Born: May 30, 1796, Bris­tol, Eng­land.

Died: Oc­to­ber 31, 1872, Cost­es­sey, Nor­folk, Eng­land.


Frederick was the son of a Bris­tol wine mer­chant (emi­grat­ed from Mann­heim, Ger­ma­ny, to Eng­land), and a Miss James (from a Cor­nish fa­mi­ly).

A con­vert to Ca­thol­i­cism, he was sent at age se­ven to Sedg­ley Park School in Staf­ford­shire, and at four­teen en­tered his fa­ther’s count­ing-house.

Having re­solved, three years lat­er, to stu­dy for the priest­hood, he re­turned to Sedg­ley, go­ing af­ter­ward to Os­cott Col­lege, where he was or­dained by John Mil­ner in Feb­ru­ary 1820.

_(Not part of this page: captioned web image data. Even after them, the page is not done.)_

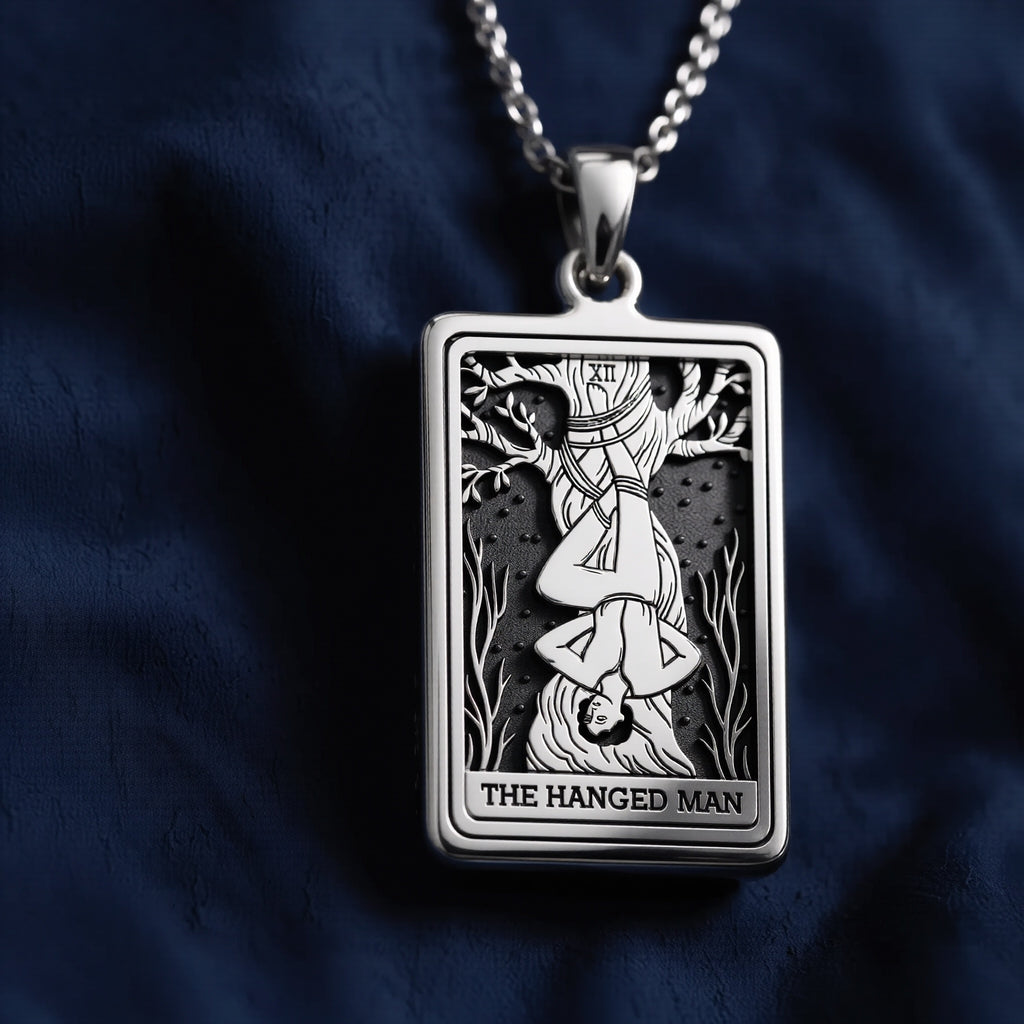 Rectangular sterling silver pendant featuring an engraved depiction of The Hanged Man tarot card with Roman numeral XII, suspended on a chain against dark fabric.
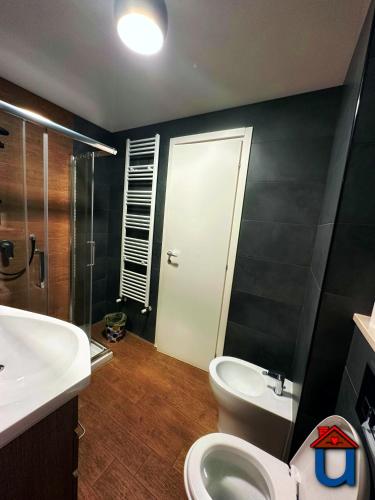 a bathroom with a toilet and a sink and a shower at Guest House La Maddalena in Foggia
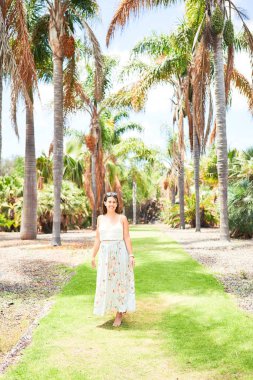 Güneşli bir yaz gününde yeşil parkta mutlu ve neşeli gülümseyen güzel bir kadın.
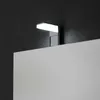 A close-up shot of a modern LED light fixture mounted above a mirror. Anteprima dell’immagine prodotto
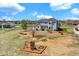 Backyard aerial view showcasing the patio and a playground set at 16680 Stroilway St, Hudson, CO 80642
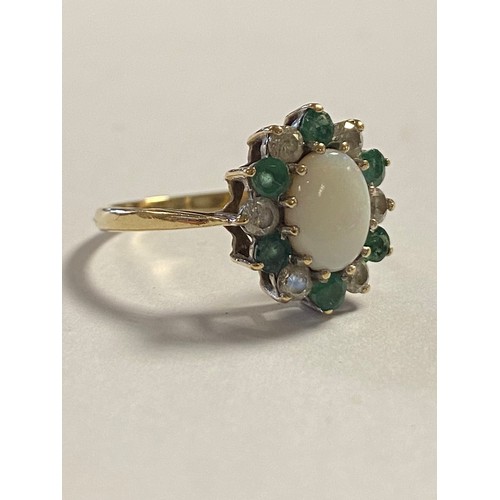 32 - An opal, emerald and CZ cluster ring, set in 9ct gold -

After serv­ing the Stour­bridge mis­sion, near Os­cott, for a time, he was sent to Cos­sey Hall, Nor­folk, as chap­lain to Sir George Staf­ford Jern­ing­ham, who be­came Bar­on Staf­ford in 1825. He took up his re­si­dence in a cot­tage in the vil­lage, and min­is­tered to the Ca­tho­lics of the mis­sion un­til with­in a few months of his death.

During this pe­ri­od of more than half a cen­tu­ry, he is said to have been ab­sent from his mis­sion on­ly on three Sun­days. Se­ven years af­ter his ap­point­ment to Cos­sey, he be­came grand vi­car un­der Bi­shop Walsh, suc­cessor of Bi­shop Mil­ner as vi­car Apos­tol­ic of the Mid­land Dis­trict.

In 1841 he op­ened St. Wul­stan’s Cha­pel, for which he had col­lect­ed funds, and in 1850 he re­ceived the de­gree of Doc­tor of Di­vi­ni­ty from Rome.

Shortly af­ter the res­tor­a­tion of the Eng­lish hier­ar­chy by Pope Pi­us IX, Hu­sen­beth was nom­in­ate­d pro­vost of the Chap­ter of North­amp­ton, and Vi­car-Ge­ne­ral of the dio­cese. In the spring of 1872 he re­signed his mis­sion, and he died at St. Wul­stan’s Pres­by­te­ry on the last day of Oc­to­ber in the same year.